Bodies are emphatic, yet ambiguous. So it’s only fitting that the title of this collection of bodily poems is similarly forceful, but with a double-meaning. There are two ways of saying ‘human looking’; one with a hyphen, the other with a comma. In other words, these poems are about how we judge others to be human yet not-quite-human. They’re also about the humanness of the gaze, the vulnerability of the person doing the looking.

Human Looking was written as the creative component of a PhD, but don’t for a moment think they’re academic or abstract. Since puberty, I’ve lived with a visible disability, and have had to carry around the weight of other people’s looking. Wrestling with this is Sisyphean; simply putting it down isn’t an option. In a sense, this is my fifth poetry collection about deformity and the fault-lines of human community, though I’ve never written poems quite like this.
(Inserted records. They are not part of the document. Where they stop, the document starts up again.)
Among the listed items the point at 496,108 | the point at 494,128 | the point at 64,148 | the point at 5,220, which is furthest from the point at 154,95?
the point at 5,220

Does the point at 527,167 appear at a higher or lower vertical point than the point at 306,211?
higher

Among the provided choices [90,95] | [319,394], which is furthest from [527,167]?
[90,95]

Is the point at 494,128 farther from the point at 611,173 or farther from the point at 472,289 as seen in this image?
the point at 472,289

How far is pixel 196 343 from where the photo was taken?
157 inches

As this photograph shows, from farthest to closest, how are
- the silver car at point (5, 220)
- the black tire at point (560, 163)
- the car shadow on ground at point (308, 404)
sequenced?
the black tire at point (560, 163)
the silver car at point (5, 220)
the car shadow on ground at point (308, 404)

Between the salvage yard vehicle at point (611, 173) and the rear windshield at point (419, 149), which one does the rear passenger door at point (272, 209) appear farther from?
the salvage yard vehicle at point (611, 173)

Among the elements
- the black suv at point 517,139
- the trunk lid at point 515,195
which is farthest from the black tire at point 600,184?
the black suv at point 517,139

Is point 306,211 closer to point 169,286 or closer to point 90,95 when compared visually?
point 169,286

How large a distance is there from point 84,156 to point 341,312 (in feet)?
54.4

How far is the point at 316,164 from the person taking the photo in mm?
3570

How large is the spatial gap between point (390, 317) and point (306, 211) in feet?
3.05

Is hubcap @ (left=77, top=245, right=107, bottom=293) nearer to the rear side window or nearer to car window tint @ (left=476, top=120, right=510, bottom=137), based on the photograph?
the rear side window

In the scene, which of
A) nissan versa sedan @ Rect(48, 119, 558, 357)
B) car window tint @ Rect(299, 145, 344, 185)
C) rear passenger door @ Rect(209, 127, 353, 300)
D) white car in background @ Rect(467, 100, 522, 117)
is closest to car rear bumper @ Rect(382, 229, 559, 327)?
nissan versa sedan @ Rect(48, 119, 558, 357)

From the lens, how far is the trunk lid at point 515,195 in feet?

These poems – some biographical, some autobiographical, some both – are stareable bodies, and they seek to stare back. In the process of writing them, I often experienced a kind of metaphorical far-sightedness – the closer I got to someone, the more blurred their life became. So, while I always preferred affinity or solidarity to appropriation or detachment, I also tried to make my own limitations transparent. Human looking is always partial, unstable and incomplete. So is this book.

It tackles various mythologies and histories, the online world, sculpture and painting, photography, contemporary medical technology, financial precarity, estrangement and solidarity, violence and tenderness. Plenty of these poems emerge out of everyday life, too, where the interruptions are more subtle – illness, uncanny experiences of place, social encounters, ageing and love. These are disabled poems, so these are human poems.